Le firmament, dernière enveloppe répertoriée par la conception géocentrique du monde, est le huitième ciel où sont fixées les étoiles. Une telle représentation suppose que cet élégant mobile ait un centre occupé par la plus parfaite de toutes les créatures, soit Agnès Duval, convaincue que tout gravite autour d’elle. De sa volonté ont surgi les buildings que son groupe de BTP a fait construire dans 27 pays d’Europe pour aller conquérir le ciel. Sauf qu’Agnès Duval, comme tous les mortels, même ceux qui se croient indispensables, part à la retraite et voit s’effondrer le monde dont elle pensait être le pivot.
Solaire Florence Pernel
Florence Pernel campe la fringante sexagénaire avec une énergie et une pétulance délicieuses. Elle excelle en insupportable égoïste ; elle est désopilante en cosmographe narcissique découvrant soudain avec horreur que tous les satellites qui jusqu’alors orbitaient gentiment autour d’elle prennent la tangente. Son mari quitte le domicile conjugal, sa fille part s’installer outre-Atlantique et il ne reste plus que le jardinier et ses deux protégés, un couple de Géorgiens sans papiers, pour peupler le ciel de son abandon. Agnès Duval va alors découvrir les joies du décentrement, au grand bénéfice de tout l’univers !
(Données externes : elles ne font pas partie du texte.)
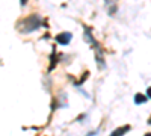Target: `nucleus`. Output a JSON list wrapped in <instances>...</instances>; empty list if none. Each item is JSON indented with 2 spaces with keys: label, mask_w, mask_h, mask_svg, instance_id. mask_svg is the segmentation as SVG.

Renoncer au ciel pour trouver le Paradis
La pièce de Jean-Philippe Daguerre évite adroitement la sentence. On est au boulevard. La critique sociale est subtile, efficace sans être démonstrative. On reconnaît aisément l’art bourgeois de se découvrir une conscience morale, mais on est davantage touché qu’agacé par cette femme qui accepte progressivement d’admettre les limites de son propre éclat en découvrant le grand soleil de l’altérité. Florence Pernel, sincère de bout en bout, y fait beaucoup. A ses côtés, Bernard Malaka, Charlotte Matzneff, Marc Siemiatycki, Antoine Guiraud et Tanguy Vrignault sont tous excellents dans cette équipée humaniste qui rappelle que la vie ne vaut d’être vécue sans amour.